• [FRAGMENTO PROPORCIONADO]
2.- LA ALTURA DEL EVANGELIO

En la última antítesis de este sermón de Jesús, nuevo Moisés, se destapa con todo su esplendor y belleza, la excelencia de su mensaje y la altura de su doctrina. ¿Quién podría proponerle al hombre cosa semejante? ¿Cabe siquiera la posibilidad de amar a quien nos ha herido?

El precepto antiguo suena más acorde a la lógica humana: Ama a tu prójimo y odia a tu enemigo. Para ubicar la antigua ley, recordemos que el prójimo al que se refiere no es en el sentido amplio que le da Cristo y en el que cabe todo ser humano, sin más requisito. Este precepto del principio sí preveía límites, puesto que prójimo designaba sólo al pariente y un poco más, al compatriota judío. De esta manera quedan excluidos y tenidos como enemigos, aquellos que eran ajenos al pueblo de Israel.

Si bien es cierto que no aparece como mandato el odiar al enemigo, sí se deduce de la primera premisa. Así, al que no comparte tu fe, tu forma de pensar, tu cultura, tu sangre, tus gustos, no tienes por qué amarlo.

• [DATOS RECOPILADOS]

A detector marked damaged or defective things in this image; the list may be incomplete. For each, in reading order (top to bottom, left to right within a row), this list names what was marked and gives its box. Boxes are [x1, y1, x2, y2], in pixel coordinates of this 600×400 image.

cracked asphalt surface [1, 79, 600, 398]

• [TAREAS PENDIENTES]
• a. Resume en forma de lista el párrafo del fragmento que empieza con "El precepto antiguo suena", conservando sus datos principales.
• b. Según el fragmento, ¿a quién designaba el término "prójimo" en el precepto antiguo?
• c. Cambia "prójimo" por "vecino" en el pasaje del fragmento que va entre "2.- LA ALTURA" y "pueblo de Israel.", ambos incluidos, y escribe el resultado.
Las líneas no tienen relación con el fragmento.

• [RESPUESTAS]
• a.
- El precepto antiguo, "Ama a tu prójimo y odia a tu enemigo", resulta más acorde a la lógica humana.
- En esa ley, "prójimo" no tiene el sentido amplio que le da Cristo, que incluye a todo ser humano sin más requisito.
- El precepto sí preveía límites: "prójimo" designaba solo al pariente y, un poco más, al compatriota judío.
- Quedaban así excluidos y tenidos como enemigos quienes eran ajenos al pueblo de Israel.

• b. Solo al pariente y, un poco más, al compatriota judío.

• c.
2.- LA ALTURA DEL EVANGELIO

En la última antítesis de este sermón de Jesús, nuevo Moisés, se destapa con todo su esplendor y belleza, la excelencia de su mensaje y la altura de su doctrina. ¿Quién podría proponerle al hombre cosa semejante? ¿Cabe siquiera la posibilidad de amar a quien nos ha herido?

El precepto antiguo suena más acorde a la lógica humana: Ama a tu vecino y odia a tu enemigo. Para ubicar la antigua ley, recordemos que el vecino al que se refiere no es en el sentido amplio que le da Cristo y en el que cabe todo ser humano, sin más requisito. Este precepto del principio sí preveía límites, puesto que vecino designaba sólo al pariente y un poco más, al compatriota judío. De esta manera quedan excluidos y tenidos como enemigos, aquellos que eran ajenos al pueblo de Israel.